LG Frankfurt, 2-13 S 78/19, Urteil vom 4.6.2020
WEG-Recht Fensteraustausch als ordnungsgemäße Instandhaltung, Gesamtkonzept, Handwerker statt Sachverständiger
Im Namen des Volkes
Urteil
In dem Rechtsstreit
hat die 13. Zivilkammer des Landgerichts Frankfurt am Main durch den Vorsitzenden Richter am Landgericht Dr. Zschieschack die Richterin am Landgericht Kling
den Richter Dr. Orthmann
im schriftlichen Verfahren mit Schriftsatzfrist bis 04.06.2020
für Recht erkannt:
1. Auf die Berufung der Beklagten wird das Urteil des Amtsgerichts Offenbach vom 08.04.2019, Az. 310 C 39/17 abgeändert und die Klage abgewiesen.
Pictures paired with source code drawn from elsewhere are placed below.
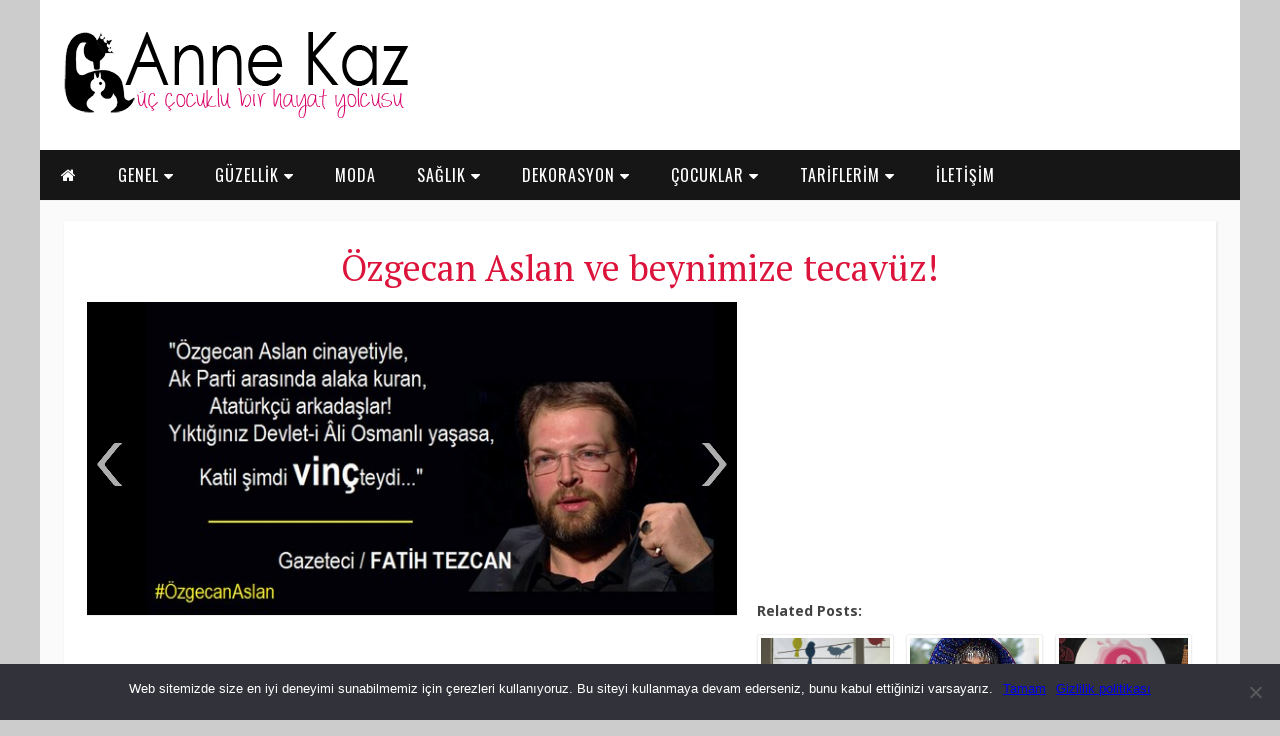

--- FILE ---
content_type: text/html; charset=utf-8
request_url: https://www.google.com/recaptcha/api2/aframe
body_size: 270
content:
<!DOCTYPE HTML><html><head><meta http-equiv="content-type" content="text/html; charset=UTF-8"></head><body><script nonce="WUxQGkR4rz5khAiOvk3FXA">/** Anti-fraud and anti-abuse applications only. See google.com/recaptcha */ try{var clients={'sodar':'https://pagead2.googlesyndication.com/pagead/sodar?'};window.addEventListener("message",function(a){try{if(a.source===window.parent){var b=JSON.parse(a.data);var c=clients[b['id']];if(c){var d=document.createElement('img');d.src=c+b['params']+'&rc='+(localStorage.getItem("rc::a")?sessionStorage.getItem("rc::b"):"");window.document.body.appendChild(d);sessionStorage.setItem("rc::e",parseInt(sessionStorage.getItem("rc::e")||0)+1);localStorage.setItem("rc::h",'1769114087775');}}}catch(b){}});window.parent.postMessage("_grecaptcha_ready", "*");}catch(b){}</script></body></html>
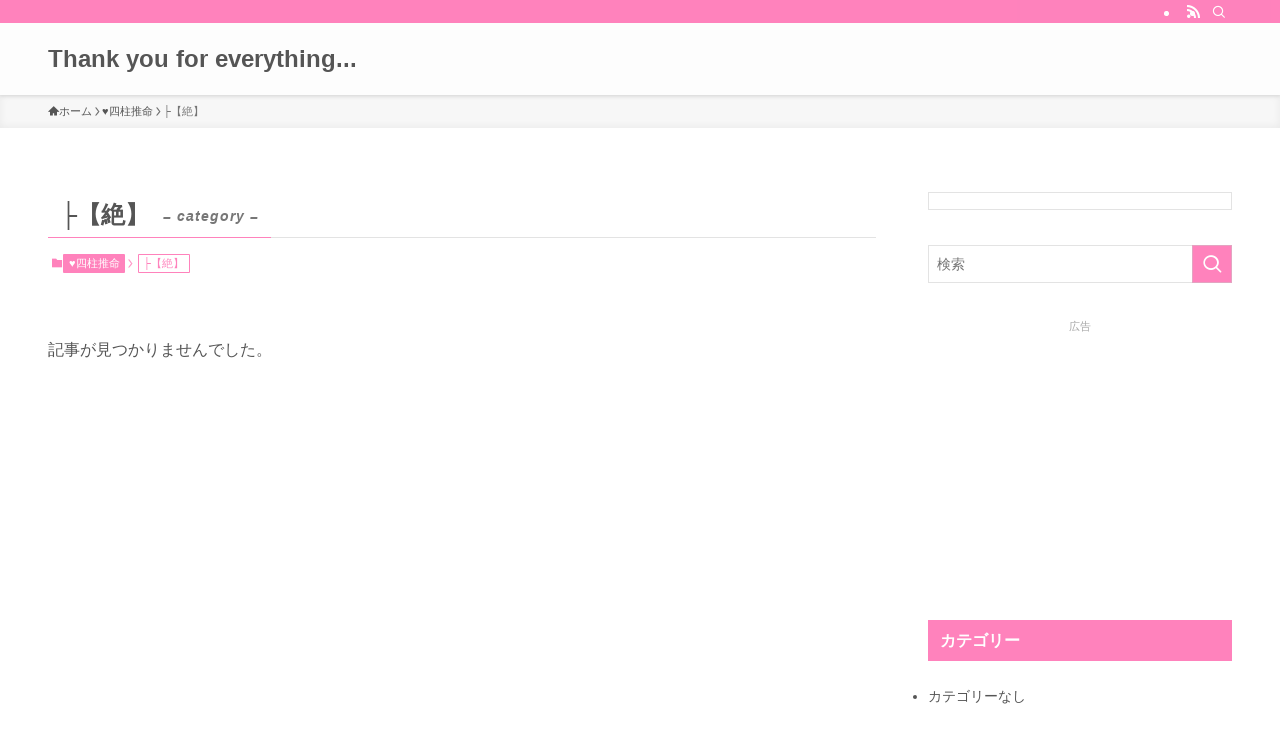

--- FILE ---
content_type: text/html; charset=utf-8
request_url: https://www.google.com/recaptcha/api2/aframe
body_size: 268
content:
<!DOCTYPE HTML><html><head><meta http-equiv="content-type" content="text/html; charset=UTF-8"></head><body><script nonce="IlbywwKkxJUZv-bGKUAg_Q">/** Anti-fraud and anti-abuse applications only. See google.com/recaptcha */ try{var clients={'sodar':'https://pagead2.googlesyndication.com/pagead/sodar?'};window.addEventListener("message",function(a){try{if(a.source===window.parent){var b=JSON.parse(a.data);var c=clients[b['id']];if(c){var d=document.createElement('img');d.src=c+b['params']+'&rc='+(localStorage.getItem("rc::a")?sessionStorage.getItem("rc::b"):"");window.document.body.appendChild(d);sessionStorage.setItem("rc::e",parseInt(sessionStorage.getItem("rc::e")||0)+1);localStorage.setItem("rc::h",'1768518414183');}}}catch(b){}});window.parent.postMessage("_grecaptcha_ready", "*");}catch(b){}</script></body></html>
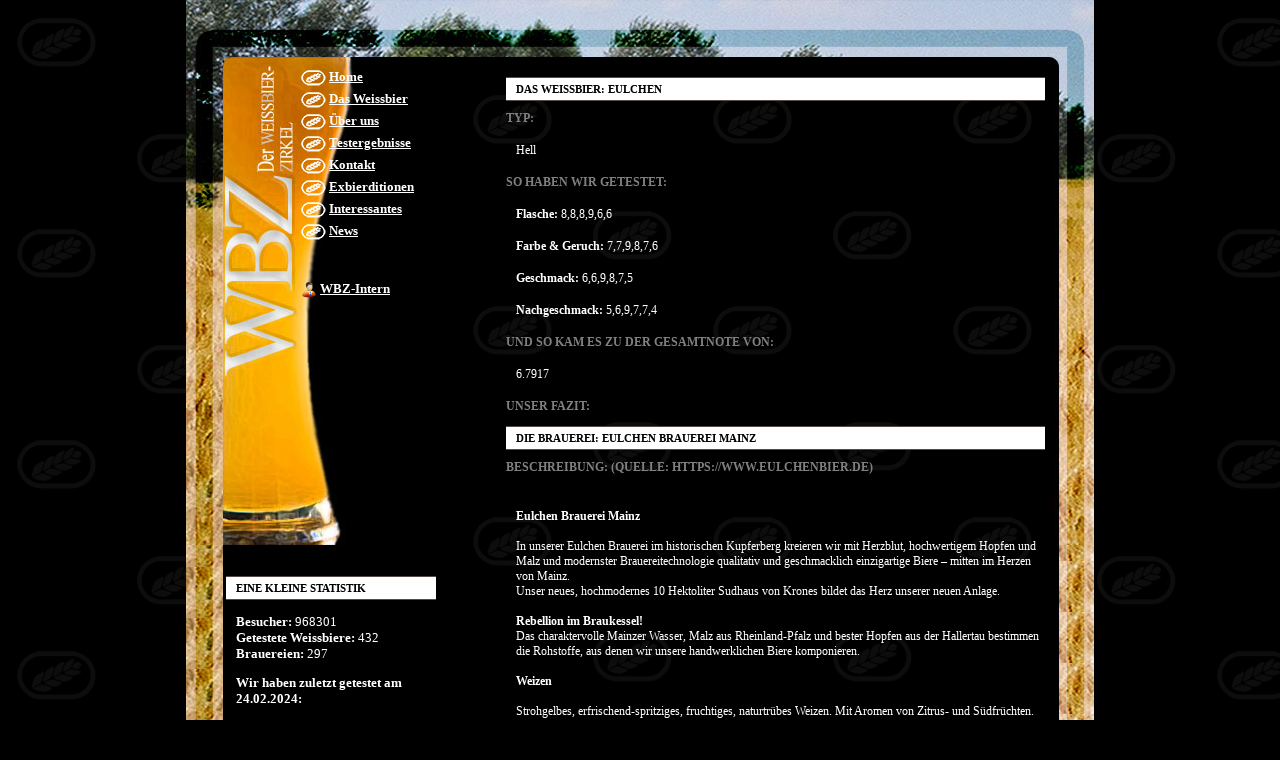

--- FILE ---
content_type: text/html; charset=iso-8859-1
request_url: https://www.webezett.de/index.php?content=weissbiere&action=show&nr=440
body_size: 1700
content:
<!DOCTYPE html PUBLIC "-//W3C//DTD XHTML 1.0 Strict//EN"
  "http://www.w3.org/TR/xhtml1/DTD/xhtml1-strict.dtd">
<html xmlns="http://www.w3.org/1999/xhtml">
<head>
<link type="text/css" href="wbz.css" rel="stylesheet" media="screen" />
<link type="text/css" href="wbz_print.css" rel="stylesheet" media="print" />
<link type="text/css" href="js/jquery/css/ui-darkness/jquery-ui.css" rel="stylesheet" />	
<script type="text/javascript" src="js/jquery/jquery.min.js"></script>
<script type="text/javascript" src="js/jquery/jquery-ui.min.js"></script>
<script type="text/javascript" src="js/datepicker.js"></script>
<script type="text/javascript" src="js/tristate.js"></script>
<title>WBZ - Herzlich Willkommen beim Weissbierzirkel</title>
<meta http-equiv="Content-Type" content="text/html; charset=iso-8859-1" />
<link rel="shortcut icon" type="image/x-icon" href="favicon.ico" />
</head>
<body> 
	<div id="container">
		<div id="banner" ><a href="index.php"><img src="images/menue/top.jpg" alt="" width="908" height="57" border="0" /></a>
	  </div>
		<div id="left">
			<div id="nav">
				<div id="navpackage">
					<li><img src="images/menue/menuentry.png" width="25" height="16" align="absmiddle"> <a href="index.php">Home</a></li>
				</div>
				<div id="navpackage"><li><img src="images/menue/menuentry.png" width="25" height="16" align="absmiddle"> <a href="index.php?content=menue&action=weissbier">Das Weissbier</a></li><li><img src="images/menue/menuentry.png" width="25" height="16" align="absmiddle"> <a href="index.php?content=menue&action=ueberuns">Über uns</a></li><li><img src="images/menue/menuentry.png" width="25" height="16" align="absmiddle"> <a href="index.php?content=menue&action=testergebnisse">Testergebnisse</a></li><li><img src="images/menue/menuentry.png" width="25" height="16" align="absmiddle"> <a href="index.php?content=menue&action=kontakt">Kontakt</a></li></div><div id="navpackage"><li><img src="images/menue/menuentry.png" width="25" height="16" align="absmiddle"> <a href="index.php?content=categories&action=show&nr=14">Exbierditionen</a></li><li><img src="images/menue/menuentry.png" width="25" height="16" align="absmiddle"> <a href="index.php?content=categories&action=show&nr=10">Interessantes</a></li><li><img src="images/menue/menuentry.png" width="25" height="16" align="absmiddle"> <a href="index.php?content=categories&action=show&nr=11">News</a></li></div>			
				<div id="navpackage"><p><li><img src="images/menue/Profile.png" width="16" height="16" align="absmiddle"> <a href="index.php?content=login">WBZ-Intern</a></li></p></div>			</div>
			<div id="info">
				<h1>Eine kleine Statistik</h1>
				<p><strong>Besucher:</strong> 968301<br><strong>Getestete Weissbiere:</strong>  432<br><strong>Brauereien:</strong>  297</p><p><strong>Wir haben zuletzt getestet am 24.02.2024:</strong><ul><li><a href="index.php?content=weissbiere&action=show&nr=476">Brand Weizen</a>,<br> Note: 0.00</li></ul></p>							</div>
		</div>
		
		<div id="right"></div>	
		
		<div id="content">
				<h1>Das Weissbier: Eulchen</h1><h2>Typ:</h2><p>Hell</p><h2>So haben wir getestet:</h2><p><strong>Flasche: </strong>8,8,8,9,6,6</p><p><strong>Farbe & Geruch: </strong>7,7,9,8,7,6</p><p><strong>Geschmack: </strong>6,6,9,8,7,5</p><p><strong>Nachgeschmack: </strong>5,6,9,7,7,4</p><h2>Und so kam es zu der Gesamtnote von: </h2><p>6.7917</p><h2>Unser Fazit:</h2><h1>Die Brauerei: Eulchen Brauerei Mainz</h1><h2>Beschreibung: (Quelle: https://www.eulchenbier.de)</h2><p><p><strong>Eulchen Brauerei Mainz</strong><br />
<br />
In unserer Eulchen Brauerei im historischen Kupferberg kreieren wir mit Herzblut, hochwertigem Hopfen und Malz und modernster Brauereitechnologie qualitativ und geschmacklich einzigartige Biere &ndash; mitten im Herzen von Mainz.<br />
Unser neues, hochmodernes 10 Hektoliter Sudhaus von Krones bildet das Herz unserer neuen Anlage.<br />
<br />
<strong>Rebellion im Braukessel!</strong><br />
Das charaktervolle Mainzer Wasser, Malz aus Rheinland-Pfalz und bester Hopfen aus der Hallertau bestimmen die Rohstoffe, aus denen wir unsere handwerklichen Biere komponieren.<br />
<br />
<strong>Weizen</strong><br />
&#8203;<br />
Strohgelbes, erfrischend-spritziges, fruchtiges, naturtr&uuml;bes Weizen. Mit Aromen von Zitrus- und S&uuml;dfr&uuml;chten. Unverkennbarer K&ouml;rper mit komplexen Aromen.<br />
&#8203;<br />
Alkohol: 5,1%<br />
Stammw&uuml;rze: 12&deg;P <br />
Hopfen: Hallertau Perle<br />
Malz: Weizen, Pilsner, M&uuml;nchner<br />
Hefe: Oberg&auml;rig</p></p>Link: <a href="http://https://www.eulchenbier.de" target="_blank">https://www.eulchenbier.de</a> 
		</div>
		
		<div id="footer"></div>
	</div>
</body>
</html>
2. Die Kosten des Rechtsstreits trägt die Klägerin.
3. Das Urteil ist vorläufig vollstreckbar.
4. Die Revision wird nicht zugelassen.
Der Streitwert wird für beide Instanzen auf bis 5.000,00 € festgesetzt.
I.
Die Parteien bilden die WEG Richard-Wagner-Str. 10, 12, 14, Obertshausen. Sie streiten über die Gültigkeit des auf der Versammlung vom 18.05.2017 von den Wohnungseigentümern gefassten Beschlusses unter TOP 5, der lautet: „Die Hausverwaltung wird beauftragt, die vorliegenden Aufträge zur Instandhaltung der Fenster zu vergeben. Die Gesamtsumme von 35.132,79 € wird durch eine Sonderumlage entsprechend der Eigentumsanteile erbracht. Die entsprechende Summe wird den Eigentümern durch die Hausverwaltung umgehend mitgeteilt und muss bis zum 01.07.2017 auf das bekannte Wohngeldkonto der WEG eingezahlt werden.“
Der Anfechtungsklage der Klägerin, welche der Meinung ist, der Beschluss entspreche nicht ordnungsmäßiger Verwaltung, weil die auszutauschenden Fenster nicht erneuerungsbedürftig seien, hat das Amtsgericht stattgegeben und den Beschluss für ungültig erklärt. Zur Begründung führte es aus, dass der Beschluss ordnungsmäßiger Verwaltung widerspreche, soweit es sich um eine modernisierende Instandsetzung im Sinne von § 22 Abs. 3, 21 Abs. 3 WEG handelt. Soweit der Fensteraustausch eine Modernisierung in Sinne von § 22 Abs. 2 WEG darstelle, fehle es am Vorliegen der Voraussetzungen, da eine unbillige Beeinträchtigung anderer Wohnungseigentümer gegeben sei. Eine nicht ordnungsmäßige Verwaltung bzw. eine unbillige Beeinträchtigung läge vor, weil ein Gesamtkonzept für die Erneuerung der Fenster der Liegenschaft fehle. Verwaltung und Wohnungseigentümer verführen seit Jahren nach einem erörterten, aber nicht beschlossenen oder vereinbarten Konzept. Zwar seien Wohnungseigentümer nicht stets gehalten, einen Plan für Instandsetzungs- oder Modernisierungsarbeiten aufzustellen. Im vorliegenden Fall sei dies jedoch anders zu beurteilen. Da noch eine Vielzahl von Fenstern aus der Zeit vor 1998 stammten, könne der Beschluss nicht isoliert betrachtet werden. Da die Eigentümer sich nicht rechtlich an das praktizierte Konzept gebunden hätten, bestünde die Gefahr, dass bei identischen Sachverhalten in der Zukunft in einem Fall der Antrag auf Austausch eines Fensters gebilligt, in einem anderen Fall aber abgelehnt werde. Dies berge die Gefahr unbilliger Ergebnisse.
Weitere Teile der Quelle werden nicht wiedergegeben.